- Artist
- Shafic Abboud 1926–2004
- Medium
- Oil paint on hardboard
- Dimensions
- Support: 1460 × 1140 mm
- Collection
- Tate
- Acquisition
- Purchased with funds provided by the Middle East North Africa Acquisitions Committee 2014
- Reference
- T13976
Summary
Composition c.1957–8 is an abstract painting on hardboard. The support is characteristic of the artist, who regularly painted on similar panels. The composition is dynamic, conveying a sense of movement through its structure of abstracted, rectangular shapes, which were applied with a palette knife. The work exemplifies Abboud’s often relatively monochromatic tonal system, here using a range of blues and greys. The painting was created during the late 1950s when Abboud was based in Paris, the city in which he lived from 1947 to 1969. However, as in many of his artworks, Composition also evokes the landscape, light and colour of his native Lebanon, whose scenery and colours were an ongoing source of inspiration for him.

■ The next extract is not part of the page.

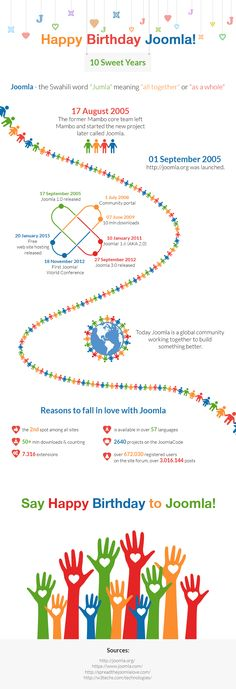 joomla birthday infographics_03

Having studied in Paris since 1947 and worked in the ateliers of Jean Metzinger, Othon Friesz, Fernand Léger and André Lhote, Abboud began by creating abstract compositions and figurative works using techniques that owe much to cubism. He went on to develop a distinctive style that continued to employ cubist elements, but with thick layers of paint that resulted in rough, densely worked surfaces. In Composition the lines and contours, and the almost sculptural structure of the painting, are suggestive of an aerial view of a rural landscape featuring fields. In his notebooks, the artist wrote: ‘It is very hard to explain, but I like pursuing the work up to the abstract picture without letting go of the real origin … It is possible, I have already done it’ (Shafic Abboud, ‘Notebook, 1996–2003’, unpublished, courtesy of the artist’s estate).
The different coloured shapes in this painting, although seemingly irregular, have their own internal order. Liberated from the rigidity of a grid structure, their forms tilt away from any centre, creating an effect of gentle motion. The palette of blues, greys, and lighter tones is typical of Abboud’s paintings from this period. Upon close inspection, the work is a force of painterly gestures. Thick paint, lines and colours play on the morphological possibilities of the primary material and create a formal language based on the perception of its detailed surface. The forms of Composition present a constant juxtaposition of brushstrokes and colour fields, an interacting system of richly coloured moments. Composition is an unusually large-scale work for Abboud and exemplifies his distinctive take on European informel painting of the 1950s, combining European, Arabic and traditional Byzantine influences.
Further reading
Shafic Abboud: Rétrospective: Peintures 1948–2003, exhibition catalogue, Institut du Monde Arabe, Paris 2011.
Pascale Le Thorel, Shafic Abboud, Milan 2015.